> [ACTIVITY]:
Among the records below, find each line bearing the word "value" and copy it.

> [DATA FOR ANALYSIS]:
:::

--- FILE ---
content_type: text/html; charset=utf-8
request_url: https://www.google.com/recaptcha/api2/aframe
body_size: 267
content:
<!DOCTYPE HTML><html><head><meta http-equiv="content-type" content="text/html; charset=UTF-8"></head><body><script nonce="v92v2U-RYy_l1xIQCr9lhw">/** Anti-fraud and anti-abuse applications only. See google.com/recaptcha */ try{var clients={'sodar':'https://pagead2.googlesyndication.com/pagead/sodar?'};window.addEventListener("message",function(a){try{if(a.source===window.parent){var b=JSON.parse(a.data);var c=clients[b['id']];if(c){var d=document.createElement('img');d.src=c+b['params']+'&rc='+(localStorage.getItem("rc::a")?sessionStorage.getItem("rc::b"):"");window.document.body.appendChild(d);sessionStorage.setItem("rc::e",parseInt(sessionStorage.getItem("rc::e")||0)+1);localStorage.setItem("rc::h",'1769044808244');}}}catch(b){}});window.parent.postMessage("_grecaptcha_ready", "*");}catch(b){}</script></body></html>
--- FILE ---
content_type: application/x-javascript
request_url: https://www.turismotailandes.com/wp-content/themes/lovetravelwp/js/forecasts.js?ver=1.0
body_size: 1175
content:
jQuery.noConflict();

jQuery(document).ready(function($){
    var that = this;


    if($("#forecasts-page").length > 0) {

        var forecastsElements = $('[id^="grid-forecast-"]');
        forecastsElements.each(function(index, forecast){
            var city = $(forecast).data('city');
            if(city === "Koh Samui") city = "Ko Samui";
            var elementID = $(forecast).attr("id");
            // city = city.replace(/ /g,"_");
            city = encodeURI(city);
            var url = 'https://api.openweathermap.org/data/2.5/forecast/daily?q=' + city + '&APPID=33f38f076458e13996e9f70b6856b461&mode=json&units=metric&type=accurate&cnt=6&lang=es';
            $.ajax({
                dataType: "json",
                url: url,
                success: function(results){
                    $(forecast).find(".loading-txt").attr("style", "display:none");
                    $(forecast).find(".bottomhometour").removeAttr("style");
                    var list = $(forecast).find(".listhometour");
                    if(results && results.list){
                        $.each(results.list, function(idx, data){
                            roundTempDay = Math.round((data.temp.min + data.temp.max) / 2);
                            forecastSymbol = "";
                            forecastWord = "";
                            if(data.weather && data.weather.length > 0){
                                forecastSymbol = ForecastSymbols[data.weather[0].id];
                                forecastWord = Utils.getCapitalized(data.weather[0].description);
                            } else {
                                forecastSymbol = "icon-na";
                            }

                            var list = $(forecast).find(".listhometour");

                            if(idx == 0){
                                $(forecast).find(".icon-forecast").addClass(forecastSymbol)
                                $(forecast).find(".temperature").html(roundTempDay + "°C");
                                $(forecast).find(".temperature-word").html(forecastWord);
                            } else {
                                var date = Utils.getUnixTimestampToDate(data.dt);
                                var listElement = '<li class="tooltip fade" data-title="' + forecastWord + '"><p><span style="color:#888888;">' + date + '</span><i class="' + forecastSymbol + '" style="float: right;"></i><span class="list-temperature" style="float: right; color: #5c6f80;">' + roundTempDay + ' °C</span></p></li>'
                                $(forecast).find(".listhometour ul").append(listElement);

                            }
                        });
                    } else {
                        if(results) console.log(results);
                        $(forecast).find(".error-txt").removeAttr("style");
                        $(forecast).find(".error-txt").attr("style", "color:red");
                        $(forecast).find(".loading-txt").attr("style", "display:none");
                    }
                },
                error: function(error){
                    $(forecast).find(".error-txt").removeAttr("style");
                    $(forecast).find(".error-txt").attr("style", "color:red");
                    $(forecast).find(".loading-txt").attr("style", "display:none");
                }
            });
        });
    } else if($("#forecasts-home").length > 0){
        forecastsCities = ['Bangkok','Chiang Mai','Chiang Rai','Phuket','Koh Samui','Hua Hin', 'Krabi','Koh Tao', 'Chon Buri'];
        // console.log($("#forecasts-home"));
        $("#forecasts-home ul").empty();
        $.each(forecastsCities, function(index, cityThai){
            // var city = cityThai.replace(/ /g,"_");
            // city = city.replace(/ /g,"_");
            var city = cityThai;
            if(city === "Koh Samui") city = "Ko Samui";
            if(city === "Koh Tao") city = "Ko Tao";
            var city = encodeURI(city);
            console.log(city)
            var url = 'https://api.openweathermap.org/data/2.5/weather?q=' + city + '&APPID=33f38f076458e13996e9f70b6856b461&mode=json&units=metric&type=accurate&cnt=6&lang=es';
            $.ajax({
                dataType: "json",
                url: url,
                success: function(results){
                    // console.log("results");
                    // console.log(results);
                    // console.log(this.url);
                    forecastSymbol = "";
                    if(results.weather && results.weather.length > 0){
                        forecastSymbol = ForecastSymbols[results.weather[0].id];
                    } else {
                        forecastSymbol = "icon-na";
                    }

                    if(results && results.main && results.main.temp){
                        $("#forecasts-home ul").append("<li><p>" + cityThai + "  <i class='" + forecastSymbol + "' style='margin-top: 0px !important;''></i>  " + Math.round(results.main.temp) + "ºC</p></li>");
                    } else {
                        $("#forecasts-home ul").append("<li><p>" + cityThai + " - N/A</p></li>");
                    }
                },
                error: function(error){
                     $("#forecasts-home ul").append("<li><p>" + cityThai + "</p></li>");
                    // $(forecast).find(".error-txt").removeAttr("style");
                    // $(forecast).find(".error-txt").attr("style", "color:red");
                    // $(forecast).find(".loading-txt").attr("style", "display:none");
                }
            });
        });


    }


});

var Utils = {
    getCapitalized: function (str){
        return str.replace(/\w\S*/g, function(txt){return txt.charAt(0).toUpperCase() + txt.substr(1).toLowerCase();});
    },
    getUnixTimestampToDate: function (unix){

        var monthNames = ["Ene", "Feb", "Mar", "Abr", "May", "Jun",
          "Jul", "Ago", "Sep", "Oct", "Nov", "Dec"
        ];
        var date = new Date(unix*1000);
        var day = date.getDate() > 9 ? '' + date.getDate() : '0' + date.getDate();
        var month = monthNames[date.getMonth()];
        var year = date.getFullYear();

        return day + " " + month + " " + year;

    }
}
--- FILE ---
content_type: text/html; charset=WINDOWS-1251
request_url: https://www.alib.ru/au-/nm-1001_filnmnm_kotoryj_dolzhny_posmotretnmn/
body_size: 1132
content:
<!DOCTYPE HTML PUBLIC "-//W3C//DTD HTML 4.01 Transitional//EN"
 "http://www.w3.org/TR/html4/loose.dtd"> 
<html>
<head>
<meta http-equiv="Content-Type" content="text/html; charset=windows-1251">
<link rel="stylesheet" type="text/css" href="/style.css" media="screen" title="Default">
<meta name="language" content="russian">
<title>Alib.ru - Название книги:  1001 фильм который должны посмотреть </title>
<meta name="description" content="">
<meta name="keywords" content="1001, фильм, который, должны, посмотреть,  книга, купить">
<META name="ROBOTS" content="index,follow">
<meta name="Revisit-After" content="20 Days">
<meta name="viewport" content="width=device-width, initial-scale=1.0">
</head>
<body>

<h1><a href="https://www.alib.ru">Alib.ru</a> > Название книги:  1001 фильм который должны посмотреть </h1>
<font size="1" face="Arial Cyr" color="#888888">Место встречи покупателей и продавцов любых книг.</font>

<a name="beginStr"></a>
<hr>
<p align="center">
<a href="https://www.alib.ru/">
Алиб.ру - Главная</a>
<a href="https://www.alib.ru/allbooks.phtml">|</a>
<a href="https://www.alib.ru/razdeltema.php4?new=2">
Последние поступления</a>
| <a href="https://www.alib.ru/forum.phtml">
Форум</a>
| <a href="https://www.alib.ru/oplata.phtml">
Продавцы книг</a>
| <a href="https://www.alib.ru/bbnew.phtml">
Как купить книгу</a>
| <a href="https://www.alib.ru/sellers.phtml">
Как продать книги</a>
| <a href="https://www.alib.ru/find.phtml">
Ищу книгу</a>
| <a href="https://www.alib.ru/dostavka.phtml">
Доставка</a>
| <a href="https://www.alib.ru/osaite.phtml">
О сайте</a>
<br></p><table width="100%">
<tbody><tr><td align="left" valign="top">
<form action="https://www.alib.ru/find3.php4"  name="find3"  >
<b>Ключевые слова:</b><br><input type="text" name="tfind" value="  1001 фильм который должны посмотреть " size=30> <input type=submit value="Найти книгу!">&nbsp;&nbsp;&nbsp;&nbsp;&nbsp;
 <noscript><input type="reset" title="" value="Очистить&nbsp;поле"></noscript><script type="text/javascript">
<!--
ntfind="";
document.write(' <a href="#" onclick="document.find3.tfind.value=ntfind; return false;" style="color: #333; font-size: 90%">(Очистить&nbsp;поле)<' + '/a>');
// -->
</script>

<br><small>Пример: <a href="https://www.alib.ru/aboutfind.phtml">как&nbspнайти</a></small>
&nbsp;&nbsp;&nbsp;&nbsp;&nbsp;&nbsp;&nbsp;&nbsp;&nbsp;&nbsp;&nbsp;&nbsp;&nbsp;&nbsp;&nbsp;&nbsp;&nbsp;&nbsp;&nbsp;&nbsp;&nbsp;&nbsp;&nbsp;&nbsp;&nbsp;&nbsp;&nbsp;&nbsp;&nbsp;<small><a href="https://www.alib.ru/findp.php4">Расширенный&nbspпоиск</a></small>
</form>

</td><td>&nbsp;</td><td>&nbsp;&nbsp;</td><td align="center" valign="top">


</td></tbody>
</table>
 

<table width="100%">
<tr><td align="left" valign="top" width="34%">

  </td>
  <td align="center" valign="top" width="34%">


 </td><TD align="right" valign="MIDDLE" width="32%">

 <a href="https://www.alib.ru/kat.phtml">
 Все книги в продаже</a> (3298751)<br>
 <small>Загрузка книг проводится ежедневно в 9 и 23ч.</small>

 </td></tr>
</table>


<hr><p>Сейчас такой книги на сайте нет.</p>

:::

> [FINAL ANSWER]:
<b>Ключевые слова:</b><br><input type="text" name="tfind" value="  1001 фильм который должны посмотреть " size=30> <input type=submit value="Найти книгу!">&nbsp;&nbsp;&nbsp;&nbsp;&nbsp;
 <noscript><input type="reset" title="" value="Очистить&nbsp;поле"></noscript><script type="text/javascript">
document.write(' <a href="#" onclick="document.find3.tfind.value=ntfind; return false;" style="color: #333; font-size: 90%">(Очистить&nbsp;поле)<' + '/a>');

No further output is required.